== Seçilmiş metin

1923’ün “darbe” olarak nitelendirilmesi, post-Kemalist söylemin ve siyasal İslam’ın Cumhuriyetin temel değerleriyle hesaplaşma arzusunun bir yansımasıdır. Bu niteleme, yalnızca tarihsel bir olayla sınırlı kalmamakta, aynı zamanda modern Türkiye’nin anayasal düzenine ve laiklik ilkesine yönelik bir eleştiri olarak ortaya çıkmaktadır. Ancak bu eleştiriler, Cumhuriyetin bir ulusal kurtuluş hareketi olarak doğduğunu ve modern bir toplum inşa etme çabasının ürünü olduğunu göz ardı etmektedir.
Türkiye Cumhuriyeti’nin kuruluşu, modernleşme ve ulus-devlet inşası süreçlerinde köklü bir dönüşümün simgesi olarak tarih sahnesinde yerini almıştır. 1923; yalnızca bir rejim değişikliği değil aynı zamanda toplumsal, kültürel ve siyasal alanda derin bir yeniden yapılanma sürecinin başlangıcıdır. Ancak son yıllarda özellikle belirli siyasal akımlar tarafından bu tarih, “darbe” olarak nitelendirilerek tartışma konusu edilmektedir. Bu niteleme, yalnızca tarihsel bir olayla sınırlı kalmayıp, Cumhuriyetin temel değerlerine ve Mustafa Kemal Atatürk’ün mirasına yönelik daha geniş bir eleştirel söylemin parçası olarak ortaya çıkmaktadır.

====
== Derlenen malzeme

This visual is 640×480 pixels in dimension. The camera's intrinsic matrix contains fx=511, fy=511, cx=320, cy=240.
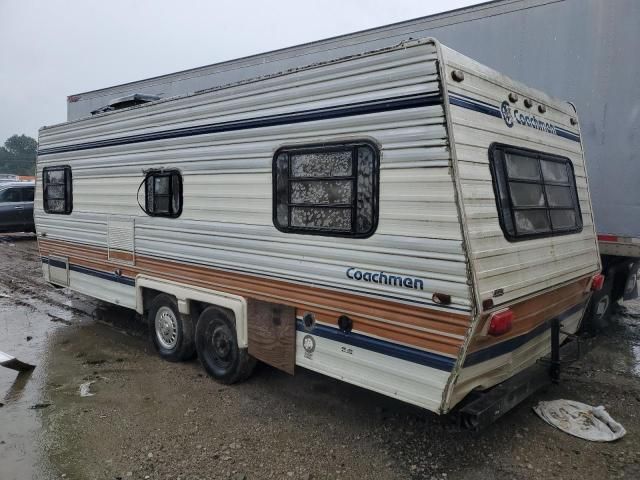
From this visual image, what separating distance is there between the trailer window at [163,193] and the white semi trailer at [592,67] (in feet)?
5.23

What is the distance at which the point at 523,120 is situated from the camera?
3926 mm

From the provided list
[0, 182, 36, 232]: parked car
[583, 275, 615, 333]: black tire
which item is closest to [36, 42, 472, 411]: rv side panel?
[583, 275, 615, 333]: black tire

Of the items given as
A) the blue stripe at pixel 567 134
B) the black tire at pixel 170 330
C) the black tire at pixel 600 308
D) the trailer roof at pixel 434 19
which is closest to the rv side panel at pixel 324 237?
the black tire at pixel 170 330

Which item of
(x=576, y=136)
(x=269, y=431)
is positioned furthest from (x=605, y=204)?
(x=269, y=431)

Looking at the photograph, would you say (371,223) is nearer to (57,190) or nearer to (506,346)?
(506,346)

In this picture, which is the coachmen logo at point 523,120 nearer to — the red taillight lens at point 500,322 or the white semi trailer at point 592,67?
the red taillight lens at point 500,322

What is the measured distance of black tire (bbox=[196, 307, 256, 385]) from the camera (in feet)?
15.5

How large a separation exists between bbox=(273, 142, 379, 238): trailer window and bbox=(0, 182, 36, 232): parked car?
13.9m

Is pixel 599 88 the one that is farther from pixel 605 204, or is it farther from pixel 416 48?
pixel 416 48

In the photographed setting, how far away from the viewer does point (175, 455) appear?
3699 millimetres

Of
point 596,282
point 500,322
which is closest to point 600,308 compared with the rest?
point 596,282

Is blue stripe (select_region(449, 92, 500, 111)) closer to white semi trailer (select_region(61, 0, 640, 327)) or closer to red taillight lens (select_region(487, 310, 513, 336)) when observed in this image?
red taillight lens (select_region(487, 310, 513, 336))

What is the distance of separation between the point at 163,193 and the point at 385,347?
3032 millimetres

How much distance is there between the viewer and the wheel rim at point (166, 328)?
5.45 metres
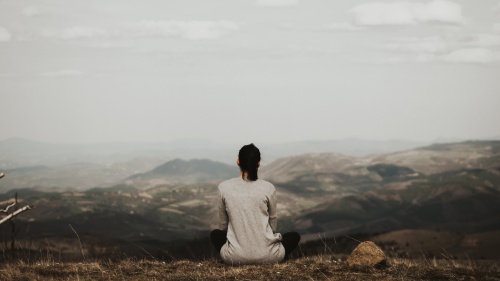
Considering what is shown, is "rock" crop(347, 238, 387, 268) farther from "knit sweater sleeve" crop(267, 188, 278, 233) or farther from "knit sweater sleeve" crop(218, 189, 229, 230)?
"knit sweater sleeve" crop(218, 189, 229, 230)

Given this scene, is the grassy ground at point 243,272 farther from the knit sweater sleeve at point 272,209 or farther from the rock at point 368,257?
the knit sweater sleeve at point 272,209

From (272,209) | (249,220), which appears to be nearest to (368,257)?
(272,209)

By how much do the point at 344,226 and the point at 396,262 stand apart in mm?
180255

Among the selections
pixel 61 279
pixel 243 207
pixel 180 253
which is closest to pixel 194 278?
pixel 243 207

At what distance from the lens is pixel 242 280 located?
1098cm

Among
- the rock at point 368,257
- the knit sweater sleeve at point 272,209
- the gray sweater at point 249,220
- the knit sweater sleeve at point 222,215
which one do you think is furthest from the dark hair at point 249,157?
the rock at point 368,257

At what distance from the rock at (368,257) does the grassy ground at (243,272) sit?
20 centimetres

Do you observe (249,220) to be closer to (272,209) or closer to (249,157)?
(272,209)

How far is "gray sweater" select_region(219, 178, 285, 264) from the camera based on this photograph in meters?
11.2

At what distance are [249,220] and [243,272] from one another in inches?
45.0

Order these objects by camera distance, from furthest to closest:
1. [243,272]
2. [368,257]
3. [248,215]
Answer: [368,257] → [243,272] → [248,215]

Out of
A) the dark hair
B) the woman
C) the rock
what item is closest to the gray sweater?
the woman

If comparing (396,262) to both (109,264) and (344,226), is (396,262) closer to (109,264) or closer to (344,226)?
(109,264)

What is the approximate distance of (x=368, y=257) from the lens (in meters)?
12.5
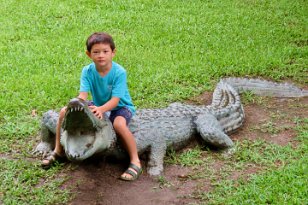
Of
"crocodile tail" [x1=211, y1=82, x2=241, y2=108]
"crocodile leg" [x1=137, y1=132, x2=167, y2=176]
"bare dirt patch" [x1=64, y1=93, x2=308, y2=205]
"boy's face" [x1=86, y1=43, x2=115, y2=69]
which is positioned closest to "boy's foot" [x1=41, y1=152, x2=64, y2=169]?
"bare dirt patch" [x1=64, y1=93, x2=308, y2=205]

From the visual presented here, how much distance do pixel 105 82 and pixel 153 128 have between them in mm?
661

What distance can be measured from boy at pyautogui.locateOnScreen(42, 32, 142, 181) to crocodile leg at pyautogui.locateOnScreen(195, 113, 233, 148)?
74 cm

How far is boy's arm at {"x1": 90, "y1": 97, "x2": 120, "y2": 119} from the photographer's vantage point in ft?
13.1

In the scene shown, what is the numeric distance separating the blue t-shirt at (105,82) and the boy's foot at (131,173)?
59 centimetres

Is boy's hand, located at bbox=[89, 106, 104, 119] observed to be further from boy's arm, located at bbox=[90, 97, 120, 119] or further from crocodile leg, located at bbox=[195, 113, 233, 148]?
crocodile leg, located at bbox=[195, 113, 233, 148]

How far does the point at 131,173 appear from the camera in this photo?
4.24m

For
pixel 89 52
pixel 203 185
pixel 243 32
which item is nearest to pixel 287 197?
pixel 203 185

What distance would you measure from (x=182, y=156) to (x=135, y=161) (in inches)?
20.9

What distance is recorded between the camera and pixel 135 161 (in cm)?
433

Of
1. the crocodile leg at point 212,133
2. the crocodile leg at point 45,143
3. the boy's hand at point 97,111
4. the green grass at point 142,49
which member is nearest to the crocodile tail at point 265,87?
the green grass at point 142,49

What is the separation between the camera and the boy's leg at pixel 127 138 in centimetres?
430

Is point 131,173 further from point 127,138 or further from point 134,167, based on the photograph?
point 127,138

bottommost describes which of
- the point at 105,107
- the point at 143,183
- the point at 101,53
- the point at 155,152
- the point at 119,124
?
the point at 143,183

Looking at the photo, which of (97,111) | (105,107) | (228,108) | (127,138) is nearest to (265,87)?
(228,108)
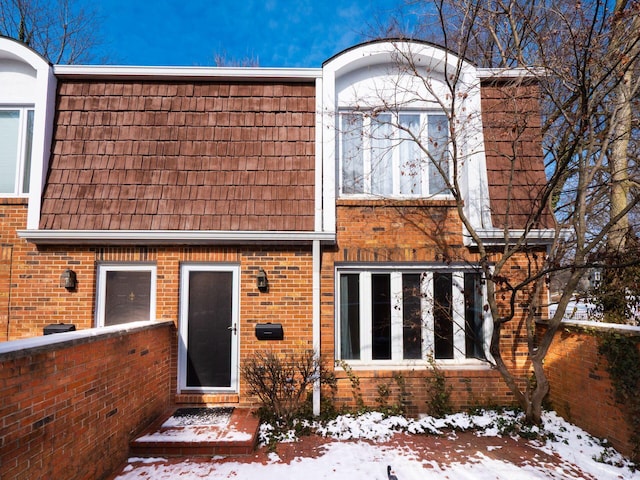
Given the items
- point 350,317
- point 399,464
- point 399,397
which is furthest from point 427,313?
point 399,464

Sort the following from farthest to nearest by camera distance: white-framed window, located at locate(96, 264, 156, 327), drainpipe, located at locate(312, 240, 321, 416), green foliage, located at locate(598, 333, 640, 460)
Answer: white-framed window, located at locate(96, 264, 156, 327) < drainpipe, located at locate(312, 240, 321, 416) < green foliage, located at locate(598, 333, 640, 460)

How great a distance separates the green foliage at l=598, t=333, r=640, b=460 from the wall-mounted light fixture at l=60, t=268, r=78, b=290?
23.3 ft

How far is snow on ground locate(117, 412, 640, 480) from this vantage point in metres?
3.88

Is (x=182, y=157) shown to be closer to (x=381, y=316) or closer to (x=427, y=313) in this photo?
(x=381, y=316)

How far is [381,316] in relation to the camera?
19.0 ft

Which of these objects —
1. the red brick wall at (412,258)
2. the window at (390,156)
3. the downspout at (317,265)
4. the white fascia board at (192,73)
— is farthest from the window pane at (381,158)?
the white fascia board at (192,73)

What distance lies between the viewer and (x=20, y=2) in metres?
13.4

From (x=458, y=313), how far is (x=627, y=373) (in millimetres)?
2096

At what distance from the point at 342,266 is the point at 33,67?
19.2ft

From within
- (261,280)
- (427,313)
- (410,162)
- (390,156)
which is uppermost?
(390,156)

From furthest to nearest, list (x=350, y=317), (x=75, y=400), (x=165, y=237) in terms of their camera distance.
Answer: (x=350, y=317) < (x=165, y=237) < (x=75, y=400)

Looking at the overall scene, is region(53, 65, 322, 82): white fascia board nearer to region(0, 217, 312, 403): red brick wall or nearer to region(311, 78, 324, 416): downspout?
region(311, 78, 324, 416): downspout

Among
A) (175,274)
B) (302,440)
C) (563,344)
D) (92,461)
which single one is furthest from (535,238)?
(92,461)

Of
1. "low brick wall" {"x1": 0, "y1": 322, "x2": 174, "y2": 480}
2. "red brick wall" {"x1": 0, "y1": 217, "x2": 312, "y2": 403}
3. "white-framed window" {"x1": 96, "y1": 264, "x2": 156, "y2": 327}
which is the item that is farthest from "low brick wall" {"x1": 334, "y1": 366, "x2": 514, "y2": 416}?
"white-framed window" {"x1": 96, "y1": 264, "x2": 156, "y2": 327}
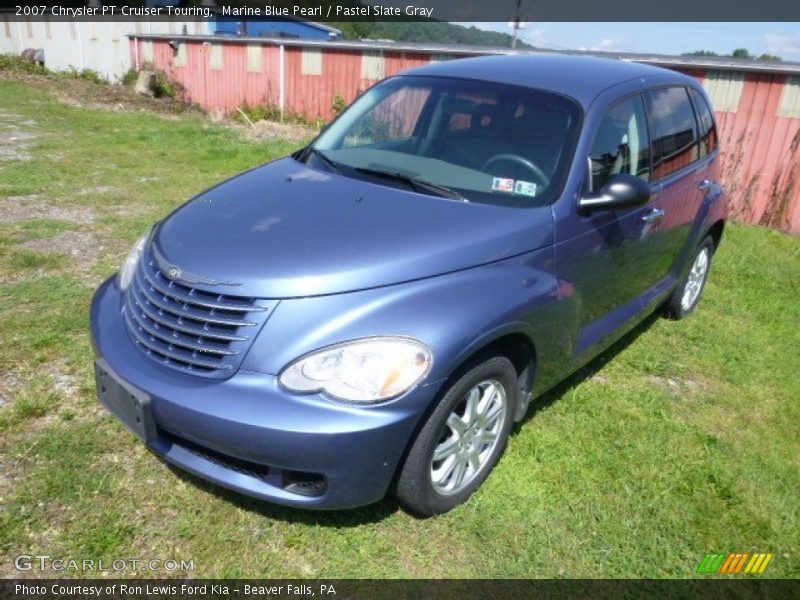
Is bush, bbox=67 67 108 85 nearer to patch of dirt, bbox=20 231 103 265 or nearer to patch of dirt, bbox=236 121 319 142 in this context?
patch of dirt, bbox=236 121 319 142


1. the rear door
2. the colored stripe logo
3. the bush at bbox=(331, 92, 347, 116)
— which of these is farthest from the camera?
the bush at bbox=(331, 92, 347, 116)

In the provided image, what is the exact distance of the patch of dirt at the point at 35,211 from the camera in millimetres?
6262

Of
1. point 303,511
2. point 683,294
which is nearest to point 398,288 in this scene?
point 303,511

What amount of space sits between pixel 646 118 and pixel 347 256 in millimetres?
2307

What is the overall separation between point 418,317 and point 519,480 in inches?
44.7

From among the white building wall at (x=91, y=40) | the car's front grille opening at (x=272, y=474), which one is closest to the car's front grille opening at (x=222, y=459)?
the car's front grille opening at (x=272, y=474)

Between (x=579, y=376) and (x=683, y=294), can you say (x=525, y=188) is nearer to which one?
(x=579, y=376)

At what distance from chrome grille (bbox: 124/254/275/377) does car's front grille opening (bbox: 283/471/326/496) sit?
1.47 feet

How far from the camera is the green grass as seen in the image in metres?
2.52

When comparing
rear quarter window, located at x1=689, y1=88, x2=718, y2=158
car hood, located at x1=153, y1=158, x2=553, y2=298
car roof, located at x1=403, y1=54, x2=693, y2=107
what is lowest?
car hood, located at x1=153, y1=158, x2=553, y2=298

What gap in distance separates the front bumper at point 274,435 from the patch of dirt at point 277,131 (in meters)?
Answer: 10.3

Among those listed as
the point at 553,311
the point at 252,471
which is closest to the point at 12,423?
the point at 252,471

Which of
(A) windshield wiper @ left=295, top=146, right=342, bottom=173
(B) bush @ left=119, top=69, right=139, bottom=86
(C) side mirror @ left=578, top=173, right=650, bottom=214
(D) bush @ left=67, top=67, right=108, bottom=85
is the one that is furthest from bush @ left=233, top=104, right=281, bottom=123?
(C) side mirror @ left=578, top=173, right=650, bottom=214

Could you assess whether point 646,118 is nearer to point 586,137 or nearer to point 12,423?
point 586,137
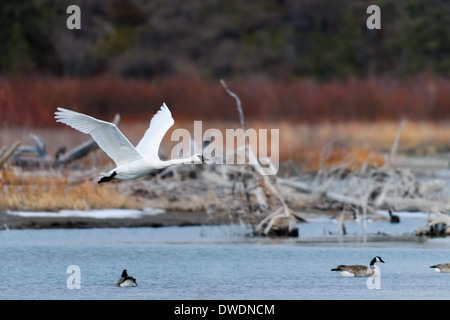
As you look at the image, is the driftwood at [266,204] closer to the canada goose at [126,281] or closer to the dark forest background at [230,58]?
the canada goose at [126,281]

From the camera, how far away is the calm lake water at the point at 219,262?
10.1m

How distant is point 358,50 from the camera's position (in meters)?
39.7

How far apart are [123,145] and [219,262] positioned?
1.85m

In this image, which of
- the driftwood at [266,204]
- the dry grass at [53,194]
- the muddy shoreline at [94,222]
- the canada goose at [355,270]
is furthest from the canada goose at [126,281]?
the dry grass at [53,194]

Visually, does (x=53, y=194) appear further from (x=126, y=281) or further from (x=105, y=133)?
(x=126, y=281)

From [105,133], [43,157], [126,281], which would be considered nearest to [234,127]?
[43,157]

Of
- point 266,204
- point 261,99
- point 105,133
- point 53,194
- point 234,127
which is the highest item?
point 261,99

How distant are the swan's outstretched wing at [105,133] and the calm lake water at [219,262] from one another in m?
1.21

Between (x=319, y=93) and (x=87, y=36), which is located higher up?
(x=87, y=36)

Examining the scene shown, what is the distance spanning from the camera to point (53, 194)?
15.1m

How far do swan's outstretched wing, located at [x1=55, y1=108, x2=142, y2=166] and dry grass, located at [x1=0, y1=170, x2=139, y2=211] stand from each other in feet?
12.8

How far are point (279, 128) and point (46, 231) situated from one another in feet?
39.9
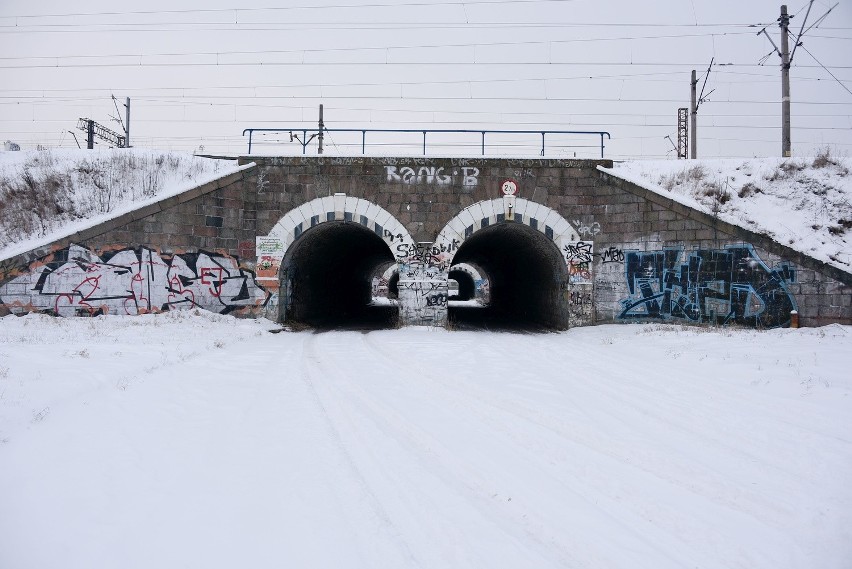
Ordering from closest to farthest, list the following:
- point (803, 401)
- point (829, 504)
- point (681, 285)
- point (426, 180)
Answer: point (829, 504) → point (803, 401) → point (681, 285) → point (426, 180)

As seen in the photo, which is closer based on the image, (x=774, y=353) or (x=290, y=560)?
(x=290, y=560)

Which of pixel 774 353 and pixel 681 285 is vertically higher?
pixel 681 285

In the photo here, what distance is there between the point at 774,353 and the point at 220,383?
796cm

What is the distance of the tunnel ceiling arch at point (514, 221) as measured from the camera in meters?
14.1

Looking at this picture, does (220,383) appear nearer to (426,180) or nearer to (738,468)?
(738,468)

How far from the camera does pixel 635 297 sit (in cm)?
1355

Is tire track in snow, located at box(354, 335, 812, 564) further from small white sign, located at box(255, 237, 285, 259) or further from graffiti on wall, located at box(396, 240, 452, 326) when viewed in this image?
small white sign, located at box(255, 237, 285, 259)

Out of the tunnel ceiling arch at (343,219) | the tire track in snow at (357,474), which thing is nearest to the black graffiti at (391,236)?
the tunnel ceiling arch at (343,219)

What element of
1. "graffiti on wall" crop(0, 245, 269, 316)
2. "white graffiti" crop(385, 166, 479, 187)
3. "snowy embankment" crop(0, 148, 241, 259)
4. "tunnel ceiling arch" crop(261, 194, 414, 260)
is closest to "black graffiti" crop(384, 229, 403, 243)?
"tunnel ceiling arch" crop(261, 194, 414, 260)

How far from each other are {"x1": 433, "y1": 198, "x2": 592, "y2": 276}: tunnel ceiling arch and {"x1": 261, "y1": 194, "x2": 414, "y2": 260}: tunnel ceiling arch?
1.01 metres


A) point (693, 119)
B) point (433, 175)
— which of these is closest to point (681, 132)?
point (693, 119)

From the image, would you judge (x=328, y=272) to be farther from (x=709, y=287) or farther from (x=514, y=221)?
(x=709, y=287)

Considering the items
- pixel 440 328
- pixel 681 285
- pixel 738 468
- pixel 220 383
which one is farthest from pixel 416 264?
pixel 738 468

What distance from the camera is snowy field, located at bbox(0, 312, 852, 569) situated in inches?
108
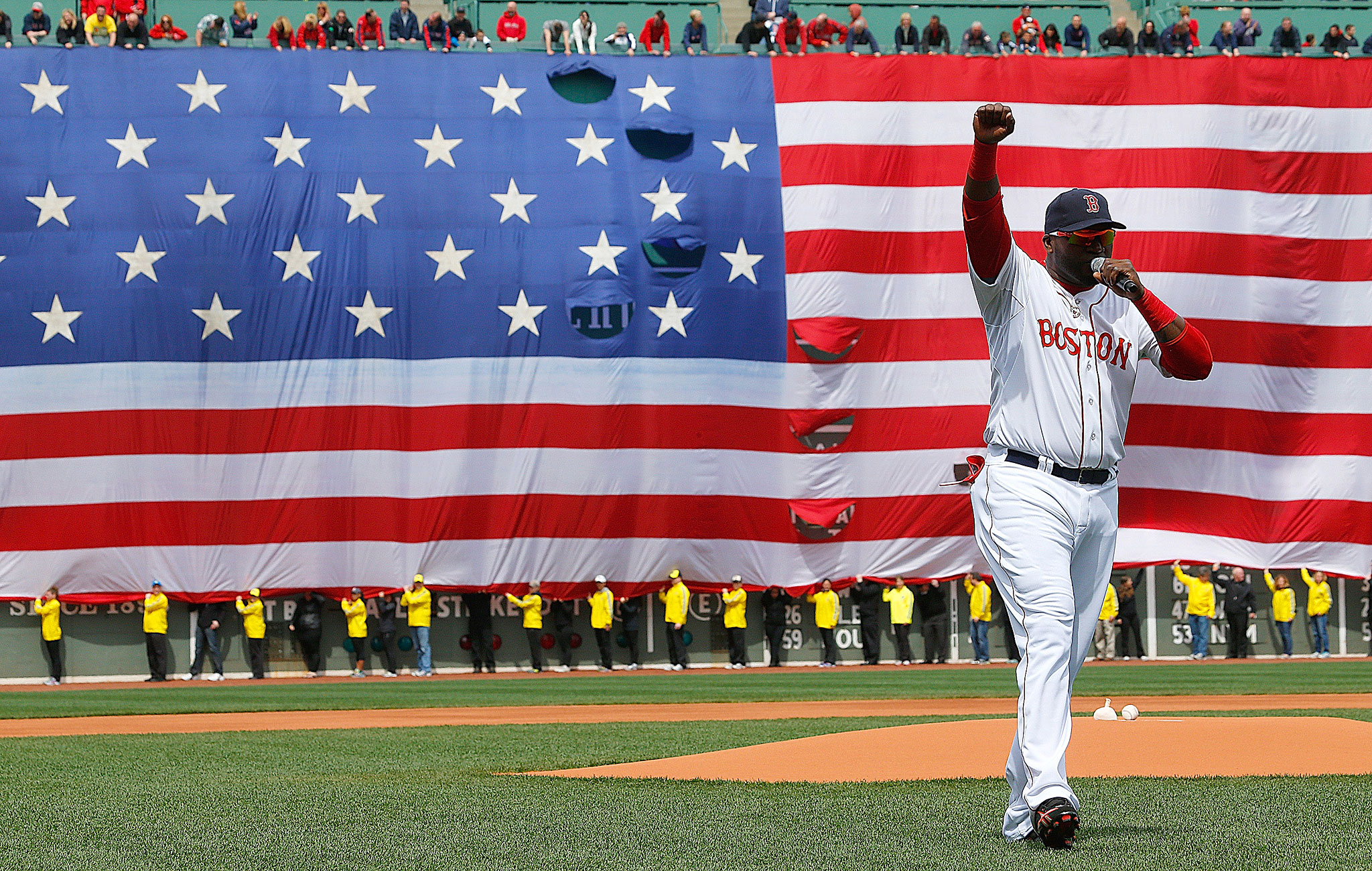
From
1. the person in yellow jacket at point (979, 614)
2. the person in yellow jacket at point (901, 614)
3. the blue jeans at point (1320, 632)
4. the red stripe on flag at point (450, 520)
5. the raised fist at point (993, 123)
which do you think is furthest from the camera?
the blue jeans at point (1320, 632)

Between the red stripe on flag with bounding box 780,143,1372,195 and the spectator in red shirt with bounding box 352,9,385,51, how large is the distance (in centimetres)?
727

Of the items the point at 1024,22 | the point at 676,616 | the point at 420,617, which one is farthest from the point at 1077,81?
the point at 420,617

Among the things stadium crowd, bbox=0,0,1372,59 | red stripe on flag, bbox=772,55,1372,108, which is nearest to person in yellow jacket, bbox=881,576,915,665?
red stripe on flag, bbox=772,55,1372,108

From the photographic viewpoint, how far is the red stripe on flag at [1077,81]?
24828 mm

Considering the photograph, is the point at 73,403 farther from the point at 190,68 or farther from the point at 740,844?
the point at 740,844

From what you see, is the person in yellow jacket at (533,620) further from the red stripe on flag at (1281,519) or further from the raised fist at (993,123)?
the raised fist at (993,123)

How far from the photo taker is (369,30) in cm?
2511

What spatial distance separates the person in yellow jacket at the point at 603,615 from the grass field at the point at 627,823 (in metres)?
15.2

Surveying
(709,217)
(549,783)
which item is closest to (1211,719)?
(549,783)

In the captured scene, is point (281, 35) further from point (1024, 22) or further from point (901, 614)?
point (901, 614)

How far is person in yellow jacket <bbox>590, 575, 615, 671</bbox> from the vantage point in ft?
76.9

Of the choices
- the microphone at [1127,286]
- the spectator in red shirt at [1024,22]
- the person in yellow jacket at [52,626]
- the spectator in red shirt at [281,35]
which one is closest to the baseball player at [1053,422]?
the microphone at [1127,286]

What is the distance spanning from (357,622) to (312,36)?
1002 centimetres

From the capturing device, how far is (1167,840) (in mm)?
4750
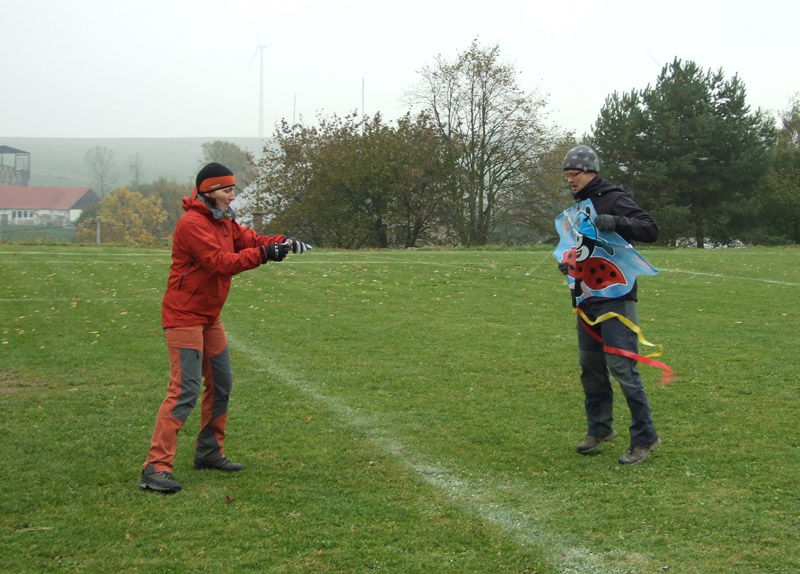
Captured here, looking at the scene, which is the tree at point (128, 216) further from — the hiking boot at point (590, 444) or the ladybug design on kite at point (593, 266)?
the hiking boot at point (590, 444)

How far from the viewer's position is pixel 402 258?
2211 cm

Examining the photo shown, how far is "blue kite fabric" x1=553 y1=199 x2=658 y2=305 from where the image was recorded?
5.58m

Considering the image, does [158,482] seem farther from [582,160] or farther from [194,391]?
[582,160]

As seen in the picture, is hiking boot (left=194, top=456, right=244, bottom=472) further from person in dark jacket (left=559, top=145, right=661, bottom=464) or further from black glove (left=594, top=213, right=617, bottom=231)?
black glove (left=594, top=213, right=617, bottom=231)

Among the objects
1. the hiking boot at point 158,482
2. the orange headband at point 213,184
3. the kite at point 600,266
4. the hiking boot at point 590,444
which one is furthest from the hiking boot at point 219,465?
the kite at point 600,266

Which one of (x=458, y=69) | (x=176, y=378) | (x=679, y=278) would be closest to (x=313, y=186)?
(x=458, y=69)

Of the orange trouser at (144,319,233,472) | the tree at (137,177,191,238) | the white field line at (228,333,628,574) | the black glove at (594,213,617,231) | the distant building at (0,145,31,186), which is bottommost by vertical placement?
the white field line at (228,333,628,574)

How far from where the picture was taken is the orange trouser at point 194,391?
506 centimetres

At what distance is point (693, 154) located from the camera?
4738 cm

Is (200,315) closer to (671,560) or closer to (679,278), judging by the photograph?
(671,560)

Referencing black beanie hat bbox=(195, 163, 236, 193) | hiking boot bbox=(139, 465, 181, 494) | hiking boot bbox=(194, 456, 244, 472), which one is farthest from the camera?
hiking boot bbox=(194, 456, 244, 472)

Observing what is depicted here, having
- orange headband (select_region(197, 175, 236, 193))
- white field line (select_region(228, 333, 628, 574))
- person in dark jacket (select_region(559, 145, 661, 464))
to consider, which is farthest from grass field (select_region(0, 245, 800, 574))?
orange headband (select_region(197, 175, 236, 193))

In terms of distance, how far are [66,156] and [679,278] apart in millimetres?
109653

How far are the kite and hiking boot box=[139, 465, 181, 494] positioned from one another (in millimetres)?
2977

====

▶ Görev tanımı: 1923 tartışmasını ele alan metinde "Türkiye Cumhuriyeti’nin kuruluşu, modernleşme" ifadesinden "parçası olarak ortaya çıkmaktadır." ifadesine kadar uzanan bölümü hiçbir değişiklik yapmadan aynen geri verin. Yanıtlarınızda yalnızca metinde yazanlara dayanın.

▶ Görev yanıtı:
Türkiye Cumhuriyeti’nin kuruluşu, modernleşme ve ulus-devlet inşası süreçlerinde köklü bir dönüşümün simgesi olarak tarih sahnesinde yerini almıştır. 1923; yalnızca bir rejim değişikliği değil aynı zamanda toplumsal, kültürel ve siyasal alanda derin bir yeniden yapılanma sürecinin başlangıcıdır. Ancak son yıllarda özellikle belirli siyasal akımlar tarafından bu tarih, “darbe” olarak nitelendirilerek tartışma konusu edilmektedir. Bu niteleme, yalnızca tarihsel bir olayla sınırlı kalmayıp, Cumhuriyetin temel değerlerine ve Mustafa Kemal Atatürk’ün mirasına yönelik daha geniş bir eleştirel söylemin parçası olarak ortaya çıkmaktadır.